**Task**
Your answer should hold exactly the lines beginning with the one that contains "The picture shows" and ending with the last line of the material, both included. Leave every picture out.

**Provided material**

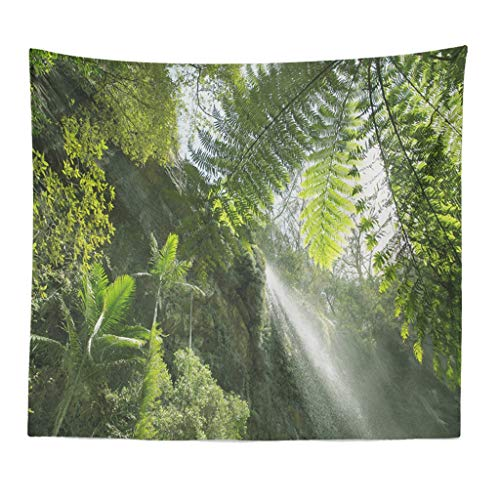 Xmiral Tapisserie Wald Pflanze Landschaft Yogamatte Picknickdecke Wandteppich Wanddeko 150X200cm(X)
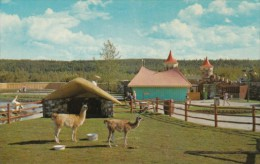 Canada Llamas The Children's Zoo Storyland Valley Edmonton Alberta - Edmonton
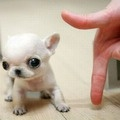 We Rule The Internet » A Gallery Of Cute Baby Animals To Put A Smile On Your Face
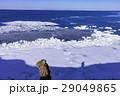 能取岬の冬景色 29049865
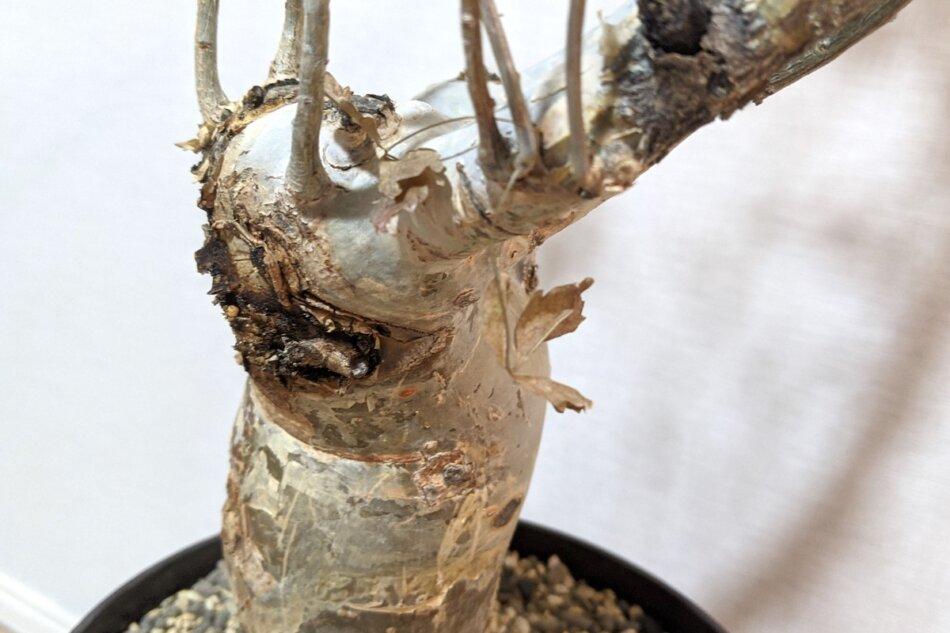 ブルセラ・ファガロイデス(Bursera fagaroides)の幹の部分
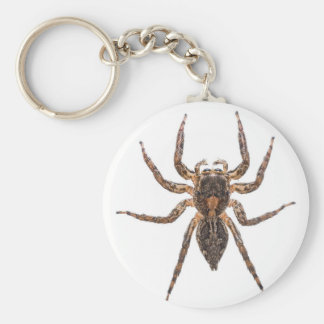 Female Pantropical Jumping Spider Keychain
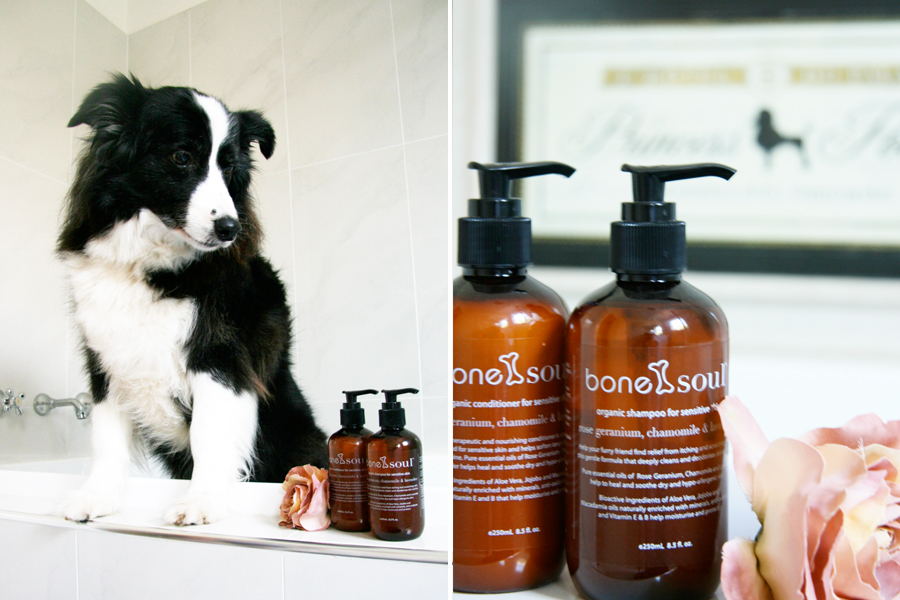 Bone & Soul Pet Grooming Review | Pretty Fluffy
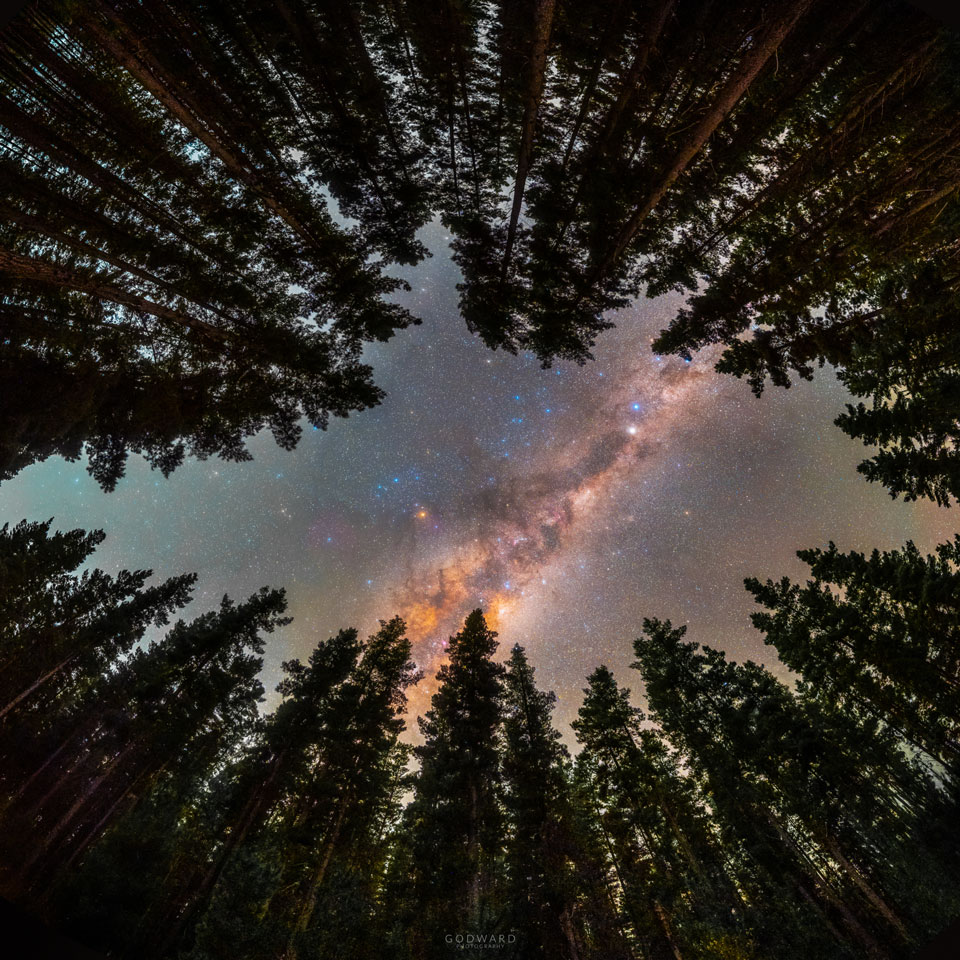 The picture shows part of the band of our Milky Way Galaxy as seen through a ring of trees.  Please see the explanation for more detailed information.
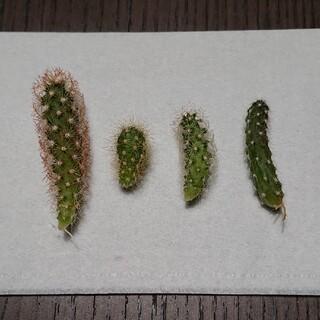 ミニサボテン 4種セット(その他)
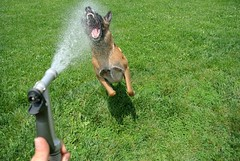 Water Fun (Scoutdogs (Chris)) Tags: dog water teeth biting highspeed stopaction belgianmalinois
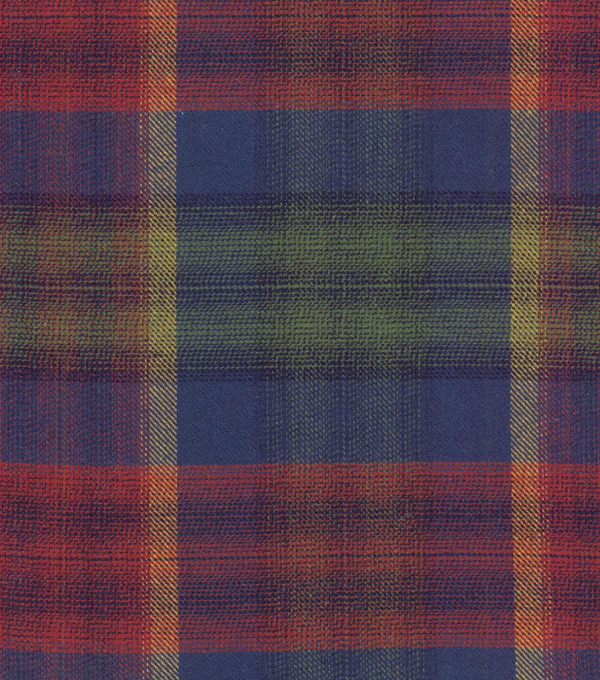 Waverly Upholstery Fabric 56\u0022-Tartan Terrain/Evening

**Problem solution**
 The picture shows part of the band of our Milky Way Galaxy as seen through a ring of trees.  Please see the explanation for more detailed information.
 ミニサボテン 4種セット(その他)
 Water Fun (Scoutdogs (Chris)) Tags: dog water teeth biting highspeed stopaction belgianmalinois
 Waverly Upholstery Fabric 56\u0022-Tartan Terrain/Evening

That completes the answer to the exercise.